3. If it’s someone to whom you are close, be upbeat and polite, but annoying as hell. Send them a message if you need any clarification or advice. “I see what you’re saying about ____. What do you suggest I do?” Or, “What would make ___ more enjoyable for you to read?” And return the favor for them whenever they need help with their writing!
4. And, if it’s someone whose writing you have read and found to be… less than wonderful, take their advice with a grain of salt.

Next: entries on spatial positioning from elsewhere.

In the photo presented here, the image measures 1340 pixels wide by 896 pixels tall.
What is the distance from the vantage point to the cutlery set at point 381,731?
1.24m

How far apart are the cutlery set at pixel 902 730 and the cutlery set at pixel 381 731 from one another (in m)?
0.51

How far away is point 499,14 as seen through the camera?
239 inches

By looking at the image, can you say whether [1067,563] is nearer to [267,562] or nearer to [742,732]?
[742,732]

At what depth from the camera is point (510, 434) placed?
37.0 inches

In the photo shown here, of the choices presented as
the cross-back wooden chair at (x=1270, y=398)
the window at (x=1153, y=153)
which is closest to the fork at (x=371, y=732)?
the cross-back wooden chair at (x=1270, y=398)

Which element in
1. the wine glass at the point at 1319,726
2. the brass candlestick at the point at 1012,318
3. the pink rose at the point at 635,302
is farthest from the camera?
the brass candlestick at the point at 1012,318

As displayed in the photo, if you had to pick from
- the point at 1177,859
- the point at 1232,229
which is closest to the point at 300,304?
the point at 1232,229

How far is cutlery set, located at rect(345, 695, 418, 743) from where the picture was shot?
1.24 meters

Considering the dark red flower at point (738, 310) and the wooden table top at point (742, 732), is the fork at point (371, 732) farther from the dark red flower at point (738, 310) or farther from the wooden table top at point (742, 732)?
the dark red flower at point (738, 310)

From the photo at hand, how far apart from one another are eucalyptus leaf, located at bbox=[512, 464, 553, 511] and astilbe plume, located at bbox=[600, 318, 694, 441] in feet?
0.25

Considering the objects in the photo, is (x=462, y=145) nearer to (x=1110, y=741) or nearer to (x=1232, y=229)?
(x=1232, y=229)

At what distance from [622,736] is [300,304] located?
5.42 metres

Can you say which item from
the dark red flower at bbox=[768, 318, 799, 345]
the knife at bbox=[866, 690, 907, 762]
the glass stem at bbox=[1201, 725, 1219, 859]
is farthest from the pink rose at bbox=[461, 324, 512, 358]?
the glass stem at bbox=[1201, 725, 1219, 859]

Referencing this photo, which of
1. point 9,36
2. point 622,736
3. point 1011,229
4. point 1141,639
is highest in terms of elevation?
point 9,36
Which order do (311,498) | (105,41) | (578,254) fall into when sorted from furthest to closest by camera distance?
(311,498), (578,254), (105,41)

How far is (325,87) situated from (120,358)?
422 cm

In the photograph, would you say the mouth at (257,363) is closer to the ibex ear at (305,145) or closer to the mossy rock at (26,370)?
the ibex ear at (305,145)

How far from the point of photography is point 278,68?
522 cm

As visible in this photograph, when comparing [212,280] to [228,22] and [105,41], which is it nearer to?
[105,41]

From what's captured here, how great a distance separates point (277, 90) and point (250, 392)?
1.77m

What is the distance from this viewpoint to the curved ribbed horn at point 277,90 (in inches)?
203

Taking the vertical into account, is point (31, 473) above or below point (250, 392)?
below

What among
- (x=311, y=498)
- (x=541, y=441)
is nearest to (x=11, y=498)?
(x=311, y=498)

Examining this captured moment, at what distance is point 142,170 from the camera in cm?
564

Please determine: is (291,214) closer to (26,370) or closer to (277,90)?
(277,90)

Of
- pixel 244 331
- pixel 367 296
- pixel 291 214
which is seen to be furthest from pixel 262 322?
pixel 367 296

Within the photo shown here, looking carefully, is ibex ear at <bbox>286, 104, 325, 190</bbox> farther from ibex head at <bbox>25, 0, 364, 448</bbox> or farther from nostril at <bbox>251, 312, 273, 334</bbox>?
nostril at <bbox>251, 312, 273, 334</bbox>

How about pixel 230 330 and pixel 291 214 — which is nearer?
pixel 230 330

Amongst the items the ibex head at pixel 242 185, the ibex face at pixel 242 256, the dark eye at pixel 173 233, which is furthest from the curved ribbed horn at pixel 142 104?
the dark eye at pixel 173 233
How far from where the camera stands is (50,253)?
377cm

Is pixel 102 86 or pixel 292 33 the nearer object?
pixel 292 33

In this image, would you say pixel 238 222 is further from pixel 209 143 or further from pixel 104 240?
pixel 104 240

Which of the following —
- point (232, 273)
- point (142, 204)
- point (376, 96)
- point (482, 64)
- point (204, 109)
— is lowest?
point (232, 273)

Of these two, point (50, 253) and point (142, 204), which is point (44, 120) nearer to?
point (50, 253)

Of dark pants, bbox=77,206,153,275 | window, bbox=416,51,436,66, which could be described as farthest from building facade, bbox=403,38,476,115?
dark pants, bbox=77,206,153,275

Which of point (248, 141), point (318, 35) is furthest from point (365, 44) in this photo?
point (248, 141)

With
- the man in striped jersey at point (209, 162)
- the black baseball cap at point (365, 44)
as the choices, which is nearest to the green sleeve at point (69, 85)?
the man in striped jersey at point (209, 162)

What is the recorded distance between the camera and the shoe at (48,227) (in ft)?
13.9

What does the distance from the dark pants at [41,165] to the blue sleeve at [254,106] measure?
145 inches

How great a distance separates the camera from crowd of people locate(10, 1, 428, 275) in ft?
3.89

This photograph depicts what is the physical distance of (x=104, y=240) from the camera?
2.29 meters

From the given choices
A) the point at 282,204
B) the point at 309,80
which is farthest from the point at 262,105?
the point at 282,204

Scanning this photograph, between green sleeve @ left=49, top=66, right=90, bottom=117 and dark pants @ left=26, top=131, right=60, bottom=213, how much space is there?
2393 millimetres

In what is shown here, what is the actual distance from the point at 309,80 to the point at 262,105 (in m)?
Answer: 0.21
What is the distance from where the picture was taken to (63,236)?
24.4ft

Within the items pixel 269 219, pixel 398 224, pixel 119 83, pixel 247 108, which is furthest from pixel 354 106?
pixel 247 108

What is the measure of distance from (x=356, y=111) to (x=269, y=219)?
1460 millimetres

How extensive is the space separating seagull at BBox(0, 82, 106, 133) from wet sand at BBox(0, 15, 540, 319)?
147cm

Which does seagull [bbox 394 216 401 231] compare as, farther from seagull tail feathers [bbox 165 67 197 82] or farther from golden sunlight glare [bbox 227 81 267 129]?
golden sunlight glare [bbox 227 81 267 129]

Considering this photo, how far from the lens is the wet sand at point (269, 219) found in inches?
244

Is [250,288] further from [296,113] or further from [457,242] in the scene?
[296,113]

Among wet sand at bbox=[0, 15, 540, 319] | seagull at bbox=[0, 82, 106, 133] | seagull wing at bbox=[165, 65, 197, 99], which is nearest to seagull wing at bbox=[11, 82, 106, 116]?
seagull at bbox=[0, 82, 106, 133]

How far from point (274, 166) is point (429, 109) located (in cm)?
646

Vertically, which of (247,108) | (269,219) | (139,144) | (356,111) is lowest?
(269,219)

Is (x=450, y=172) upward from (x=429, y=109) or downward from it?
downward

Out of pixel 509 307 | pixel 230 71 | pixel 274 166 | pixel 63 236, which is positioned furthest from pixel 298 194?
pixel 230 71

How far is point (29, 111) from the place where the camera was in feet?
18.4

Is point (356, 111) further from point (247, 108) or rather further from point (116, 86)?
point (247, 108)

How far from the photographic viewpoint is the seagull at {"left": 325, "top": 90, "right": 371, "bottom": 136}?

Anyone is capable of giving bad advice, but the unseasoned writer is bound to give a little more of it. Some of the advice I have received over the years has been ludicrous. Such as, once, “Your story would be more interesting if the main character was female.” Even so, don’t stop reading. You may find a nugget of wisdom, yet.
Everyone is worth hearing out, and remember; they took the time to read what you wrote. Respond to each and every one of them and let them know how much you appreciate them.
And never be above laughing (privately) as needed. One of my favorite scathing reviews comes from someone I apparently scorned when critiquing their work. I told them, as gently as possible, about some angsty clichés in their writing, and I don’t think they took it too well. The writer, a teenager I believe, returned the critiquing favor by giving me the harshest critique I’ve ever received. It was all a bit silly; they said my attempts to use vulgar language were “just not working” and that I should keep writing if it brought me joy, phrased with a veil of politeness while still screaming, “Don’t quit your day job.” There was no constructiveness in the critique.
Had this come out of the blue I might have taken more offense, but instead it served as a reminder that people’s writing is precious to them, and not everyone is ready to get a negative critique.
So, if you do get burned, please do not passive aggressively assault the critiquer with another bad critique; especially when you have no intention of actually helping them improve.
Be kind and courteous instead, and take time to consider the critiques before you edit or rewrite your chapter. In the end, you only have to take the advice you think is best for your work. And sometimes, that means not changing a thing.